WHAT THE EXERCISE ASKS:
Continue the article below on church outreach mistakes at Christmas, starting right after its final sentence.
** START OF SOURCE TEXT **
This one thing I do... (Phil 3:13)

-----It is much easier to be complex than to be simple. Marcello Serpa, a Brazilian famous around the world for creative marketing ideas that succeed on the simplest essence, offers advice so plain it's tempting to skim past. The key, says Serpa, is "having an objective and trying to reach it with minimum resources, getting there by the shortest route, with minimum energy." For making strong community connections, this applies equally to the plan and to the message.
-----Your Plan. Within any given timeframe, you can only do a few things well, and only one thing very well. It's a mistake to implement every good idea you have between now and December. Decide which ideas can keep until later and which have limited shelf life (things you can't do the same way in January because the window of opportunity will have passed). Then evaluate which ideas most authentically represent you and your church, which ideas will have the most long-term impact, and which ideas are most likely over time to be transformational.
-----Your Message. Whatever strategy you choose, avoid information dump. It's tempting to cram everything in, but too much information invokes the Law of Diminishing Returns. Say one thing, say it well, and you are more likely to be heard.
----- Your Long-term Impact. Relating this to the longer-term, the "one thing" your plan and your message should do is support the "one thing" that best conveys who you are - that one unique, authentic image position every public impression should seek to build and reinforce.

Mistake #6
Sending a Christmas Message.

-----During Christmas, probably the biggest mistake is to send a Christmas message. Let us explain. This does not mean ignoring Christmas, that would be a bigger mistake. The mistake is doing what everyone else is doing, or doing what people would expect a church to do - relying on a typical Christmassy look, oft-repeated themes, typical Christmas activities, and well-established Christmas sentiments.

That's like fighting clutter with clutter.

-----Doing what's expected. Doing the expected is based on a rational urge to play it safe. But if you really want to reach your community (at any time, but especially at Christmas) there is nothing more costly than playing it safe. You can be safely lost in the sameness of the pack, mostly invisible to those you want to reach.
----- Consumers in Western nations are bombarded, even pummeled with marketing messages every waking second. In defense, people have adapted highly-effective coping capacities inside their brains to filter messages. No matter how beautiful or season-appropriate, the familiar messages that look like everything else are essentially invisible messages.
** END OF SOURCE TEXT **
** START OF INFORMATION SHOWN **
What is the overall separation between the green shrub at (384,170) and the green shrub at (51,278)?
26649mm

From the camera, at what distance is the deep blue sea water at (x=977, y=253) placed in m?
** END OF INFORMATION SHOWN **
OUTPUT BELOW:
-----What to look for. The Edelman Company, a global PR firm, completed a study on what types of messages make it through people's internal filters. What characteristics will cause people not only to notice a media message, but actually welcome it?


-----Michael Newman, a creativity guru and author of Creative Leaps, says all great communication "has an element of novelty (doing the unexpected), generates positive feelings (they are likable), and has meaning (relevant)."

So, what to do. . .

-----1. Be different - churches think they have to look and speak Christmassy to be heard at Christmas when in fact just the opposite is true
-----2. Be very intentional about communicating with the heart. The unchurched don't turn off their basic needs at Christmas, some of those core needs just come nearer the surface.
-----3. Be relevant. Make sure you are speaking to felt needs (surface needs) in the language of the unchurched and in a way that breaks through to the core needs of their heart.
-----4. Be unique. If you contract with an agency, ask for and insist on an exclusive license, so your entire communication is guaranteed to be uniquely yours in your community. Work with your media team or agency to build on and thread this image through everything (and that means everything) you do.

Mistake #7
Always trying something new.

-----We talk a good deal about the power of being distinctive and fresh in your communication. But if this principle is misunderstood, it can lead into another very common mistake: promotional habits that lead to "the church of many faces."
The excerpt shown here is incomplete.